26 Mei 2014

Ciu Dinikmati Bangsawan Hingga Rakyat Jelata

Ciu Dinikmati Bangsawan Hingga Rakyat Jelata
Miras Brem Bali. Wikimedia.org
 Minuman keras khas Kota Solo, ciu, telah dikenal sejak zaman kolonial. Komoditas tersebut banyak diproduksi di sebuah kawedanan di timur Bengawan Solo yang saat ini dikenal dengan nama daerah Bekonang, Kecamatan Mojolaban, Sukoharjo.

"Ciu banyak diproduksi lantaran bahan bakunya mudah diperoleh," kata pemerhati sejarah dari komunitas Solo Tempo Doeloe, Heri Priyatmoko, Jumat, 17 Januari 2014.

Bahan baku ciu berupa tetes tebu bisa didapatkan dengan mudah dari Perusahaan Gula Tasikmadu yang berada tidak jauh dari Bekonang.

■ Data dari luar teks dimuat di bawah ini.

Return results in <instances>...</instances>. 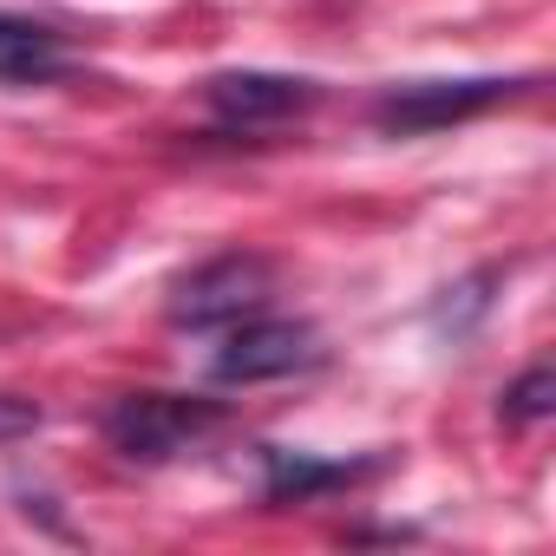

Minuman berbau menyengat itu menjadi komoditas yang dinikmati oleh kaum pribumi. "Jika penjajah punya anggur dan jenewer, masyarakat pribumi punya ciu," kata Heri. Bukan hanya rakyat jelata, kaum bangsawan juga banyak yang menggemari minuman alkohol tersebut.

Kala itu, warga Eropa yang tinggal di Solo gemar menggelar pesta minuman keras di gedung-gedung Societeit. "Salah satu gedung Societeit adalah bangunan yang saat ini menjadi Monumen Pers," katanya. Sedangkan masyarakat pribumi pesta ciu saat menonton pertunjukan tayub maupun perayaan panen raya. Selain diminum, ciu sering dicampur param untuk digunakan sebagai obat gosok.

Pemerintah kerajaan pada waktu itu juga terkesan melegalkan ciu untuk dikonsumsi oleh masyarakat. Kebiasaan minum ciu itu dianggap lebih baik daripada masyarakat menjadi gerakan radikal yang membahayakan keamanan negara. "Solo memang menjadi salah satu pusat gerakan radikal," katanya.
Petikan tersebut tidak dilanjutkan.